30 Days of Testing, Day 20: What is in your toolkit?

(Heather) #1

For task 20 we are asked what is in ours and our teams toolkit.

My toolkit is pretty varied depending on what I’m doing on any given day:

  • Screen recorder (as I’ve mentioned before this is one of my biggest assets while testing), I use this every day!
  • Webdriverio with Mocha
  • ZAP
  • FoxyProxy (I use this with both ZAP and JMeter)
  • JMeter
  • Virtualbox (I make mistakes a lot, I like to be able to scrap Virtual Machines and start from scratch)
  • Docker (I’ve finally started this after I asked the question ages ago!) I’ve added this to the list for a similar reason to virtual box and it’s something fun and new to try.
  • Random string generator

I’m also guilty of forgetting to list tools because I use them so often I don’t think of them, they’re like second nature to me!

What is in your toolkit? Do you regularly do a tool change or do you rotate around a fixed set of tools?

Roundup of 30 days of Agile Testing
(Alex Langshall) #2

These are the tools I use on a near-daily basis:

  • Google Keep. I keep a daily to-do list, along with a long-term “honey-do” list there. The start of my day is visiting my to-do list for the day, the end of the day is me working out my to-do for the next day. It’s also great for sketching out short checklisty test plans, and being able to share with my team instantly is super super handy.
  • Uberconference. I’m fully remote, so I have a single point of contact set up for meetings. I have a slack reminder for standups, which contains the link to my Uberconference.
  • Skitch. There are other screen capture tools, but Skitch is quick, backs up to the cloud, lets me write notes on a screenshot fairly quickly.
  • Git. I feel like being able to do basic tasks with Git should be in every tester’s arsenal. I can see exactly who committed what code when to the repo. There’s been countless times I’m trying to find the developer who is responsible for a bug, and a simple search of “git log” found what I needed in a snap.

(Heather) #3

Git, damn I forgot that off my list! I’ve also recently discovered Zoom for conferencing. It has worked great when the likes of Skype & Appear.in have failed.

(Dennis de Booij) #4

Hmm, I feel a bit outgunned here. I work in the productmanagement department and I have no admin rights to get all these interesting tools installed. Unless they are in our standard IT tool list, I have to go through some troubling red tape. It took me a month to get an updated version of SOAPUI on that list. Luckily SQL Developer, Maven and Eclipse are standard. My next Sisyphean labour is an updated version of Fiddler. Luckily my dev team mates are always happy to help.

(Adam) #5

Surprised no-one’s mentioned Notepad++ yet, particularly with the XML and JSON plugins!

(Chris) #6

Excel - For building test data

Text Editors - Notepad++ & Brackets. I use Brackets for Java/Groovy scripts in SoapUI.

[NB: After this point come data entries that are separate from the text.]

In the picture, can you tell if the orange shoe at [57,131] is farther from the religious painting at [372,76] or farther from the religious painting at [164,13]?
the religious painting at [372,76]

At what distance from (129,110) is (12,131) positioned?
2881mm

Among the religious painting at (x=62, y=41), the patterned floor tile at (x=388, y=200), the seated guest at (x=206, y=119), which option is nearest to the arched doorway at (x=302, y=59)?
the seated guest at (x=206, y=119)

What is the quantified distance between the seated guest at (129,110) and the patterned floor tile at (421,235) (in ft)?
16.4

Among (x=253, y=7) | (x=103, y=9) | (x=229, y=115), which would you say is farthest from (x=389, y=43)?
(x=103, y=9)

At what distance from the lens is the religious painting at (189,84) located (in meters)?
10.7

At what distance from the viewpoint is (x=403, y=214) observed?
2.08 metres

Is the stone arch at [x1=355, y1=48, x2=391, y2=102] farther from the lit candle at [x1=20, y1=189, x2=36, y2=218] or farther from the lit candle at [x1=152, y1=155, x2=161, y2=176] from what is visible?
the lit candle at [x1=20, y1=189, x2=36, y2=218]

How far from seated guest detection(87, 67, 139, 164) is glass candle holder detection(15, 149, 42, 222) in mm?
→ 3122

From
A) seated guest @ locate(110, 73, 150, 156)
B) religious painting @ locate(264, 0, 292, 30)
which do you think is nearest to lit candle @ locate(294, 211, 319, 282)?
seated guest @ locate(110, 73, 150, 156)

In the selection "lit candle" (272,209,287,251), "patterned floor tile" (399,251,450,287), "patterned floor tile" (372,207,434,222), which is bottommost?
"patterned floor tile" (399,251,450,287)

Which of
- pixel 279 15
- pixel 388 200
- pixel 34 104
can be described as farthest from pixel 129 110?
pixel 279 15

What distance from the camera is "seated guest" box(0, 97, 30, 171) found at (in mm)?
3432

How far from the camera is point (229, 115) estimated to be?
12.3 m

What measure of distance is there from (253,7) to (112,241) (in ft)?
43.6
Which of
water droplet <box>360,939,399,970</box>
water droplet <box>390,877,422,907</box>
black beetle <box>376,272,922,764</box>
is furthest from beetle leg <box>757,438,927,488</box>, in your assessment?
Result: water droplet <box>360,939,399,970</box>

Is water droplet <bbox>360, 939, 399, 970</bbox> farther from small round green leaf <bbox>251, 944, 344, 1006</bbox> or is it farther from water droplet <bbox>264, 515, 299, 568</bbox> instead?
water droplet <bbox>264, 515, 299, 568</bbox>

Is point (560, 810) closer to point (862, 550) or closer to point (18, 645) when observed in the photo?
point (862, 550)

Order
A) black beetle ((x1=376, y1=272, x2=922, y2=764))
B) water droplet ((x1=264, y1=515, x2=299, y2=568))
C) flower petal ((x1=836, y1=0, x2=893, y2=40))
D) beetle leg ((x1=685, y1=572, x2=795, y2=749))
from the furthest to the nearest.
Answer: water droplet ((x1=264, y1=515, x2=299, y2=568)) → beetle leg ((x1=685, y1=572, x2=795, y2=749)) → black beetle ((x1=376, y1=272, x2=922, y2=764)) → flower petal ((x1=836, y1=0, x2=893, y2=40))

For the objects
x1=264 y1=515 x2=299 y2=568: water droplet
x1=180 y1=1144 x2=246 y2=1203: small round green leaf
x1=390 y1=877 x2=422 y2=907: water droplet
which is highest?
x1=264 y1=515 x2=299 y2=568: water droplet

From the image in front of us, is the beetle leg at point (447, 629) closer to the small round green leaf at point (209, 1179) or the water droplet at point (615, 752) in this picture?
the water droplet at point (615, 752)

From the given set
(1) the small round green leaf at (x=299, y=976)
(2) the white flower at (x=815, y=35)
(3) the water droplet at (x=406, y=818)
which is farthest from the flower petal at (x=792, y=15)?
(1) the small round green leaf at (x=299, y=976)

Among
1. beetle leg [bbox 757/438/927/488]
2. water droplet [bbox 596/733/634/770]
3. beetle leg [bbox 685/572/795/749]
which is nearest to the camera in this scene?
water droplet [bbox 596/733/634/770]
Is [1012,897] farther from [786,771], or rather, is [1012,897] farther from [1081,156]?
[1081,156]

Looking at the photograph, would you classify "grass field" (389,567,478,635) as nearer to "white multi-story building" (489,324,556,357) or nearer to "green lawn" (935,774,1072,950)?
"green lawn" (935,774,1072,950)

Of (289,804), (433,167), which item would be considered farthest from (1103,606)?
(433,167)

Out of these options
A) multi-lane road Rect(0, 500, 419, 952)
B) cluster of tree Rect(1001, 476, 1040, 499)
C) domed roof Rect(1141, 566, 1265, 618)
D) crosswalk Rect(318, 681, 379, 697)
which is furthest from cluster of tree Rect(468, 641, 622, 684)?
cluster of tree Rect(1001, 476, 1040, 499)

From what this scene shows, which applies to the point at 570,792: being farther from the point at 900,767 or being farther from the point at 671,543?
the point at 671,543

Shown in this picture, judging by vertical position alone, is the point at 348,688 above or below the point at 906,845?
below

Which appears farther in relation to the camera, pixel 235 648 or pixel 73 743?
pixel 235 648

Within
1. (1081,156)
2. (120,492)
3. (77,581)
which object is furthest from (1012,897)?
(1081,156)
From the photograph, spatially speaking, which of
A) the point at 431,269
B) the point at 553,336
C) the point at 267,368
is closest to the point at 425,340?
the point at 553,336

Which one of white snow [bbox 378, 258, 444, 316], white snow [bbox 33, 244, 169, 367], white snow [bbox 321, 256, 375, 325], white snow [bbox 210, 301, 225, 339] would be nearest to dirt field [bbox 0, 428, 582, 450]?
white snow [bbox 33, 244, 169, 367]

Eclipse IDE - Building test tools using Java. E.g. I built a test suite that would call several key queries in our app and report (in HTML) the performance. I could then use the results against API performance results to identify overheads. I also write my Selenium tests using Java in this IDE.

SoapUI Pro - For API Testing, I use this a lot.

Postman - Quick API tries

JMeter - For Load Testing

SQL Developer - Forgot about this until I saw Dutch Dennis’ post.

JIRA - Issue & enhancement tracking

What should I use more? Probably Python. My desktop is locked down such that I can’t download Python libraries.

(Dennis de Booij) #7

Of course rse, Notepad++. I love the compare plugin. Open two files and check if they match.

(Heather) #8

@davewesterveld has shared his on his blog

Also, I’ve just seen both @maaret and @alan sharing on Twitter some tools from a talk they are attending

(Alex Langshall) #9

Loggly! I completely forgot about Loggly. Logging in our test environments goes to the same monitoring tools as production, so we have access to Loggly and can easily search logs and attach server logs to bug reports. If for some reason Loggly is down or behind, we have access to the raw logs on an rsyslog box.

(Alex Langshall) #10

One more, Mockaroo! It takes me seconds to whip up useful .csv’s for importing into our product.